▶ _EXERCISE INSTRUCTIONS_: Each line in the data must be reproduced as written, except for any picture.

[Captioned web image data]
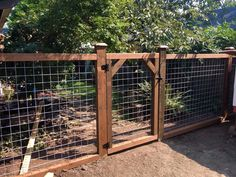 Diy Garden Fence, Backyard Fences, Backyard Landscaping, Garden Gates And Fencing, Diy Dog Fence, Fenced Garden, Outdoor Fencing, Fence Gates, Fence Art
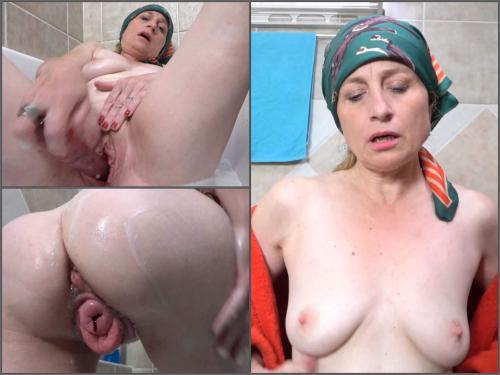 grandma pussy prolapse,grandma bloody prolapse,gilf porn,gilf sex,dildo in pussy,vaginal prolapse,granny sex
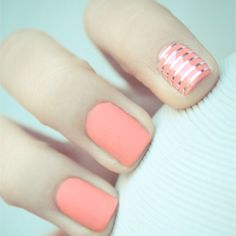 Accent nails are a must this summer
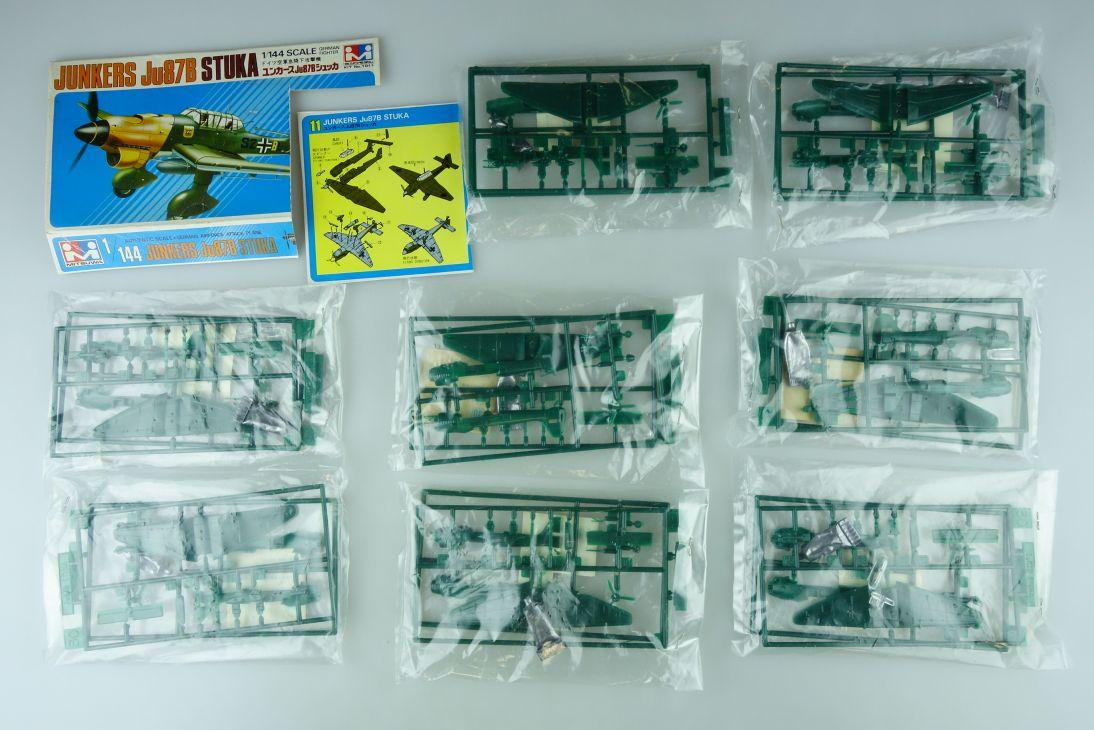 Mitsuwa 1/144 8x Junkers Ju87B Stuka No. 1011 prop plane kit 108839
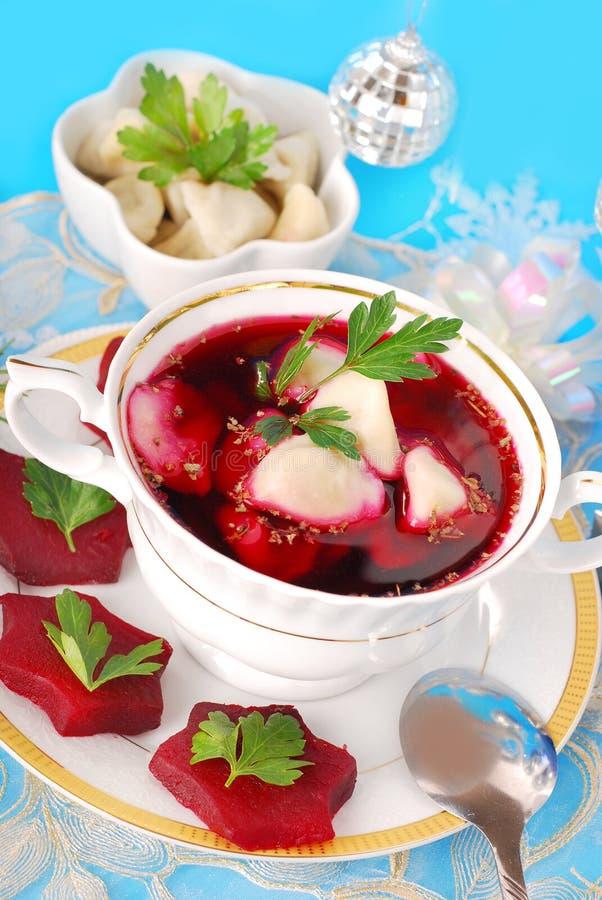 Roter Borscht mit Ravioli lizenzfreie stockfotos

▶ _ANSWER FOR THE TASK_:
 Diy Garden Fence, Backyard Fences, Backyard Landscaping, Garden Gates And Fencing, Diy Dog Fence, Fenced Garden, Outdoor Fencing, Fence Gates, Fence Art
 grandma pussy prolapse,grandma bloody prolapse,gilf porn,gilf sex,dildo in pussy,vaginal prolapse,granny sex
 Accent nails are a must this summer
 Mitsuwa 1/144 8x Junkers Ju87B Stuka No. 1011 prop plane kit 108839
 Roter Borscht mit Ravioli lizenzfreie stockfotos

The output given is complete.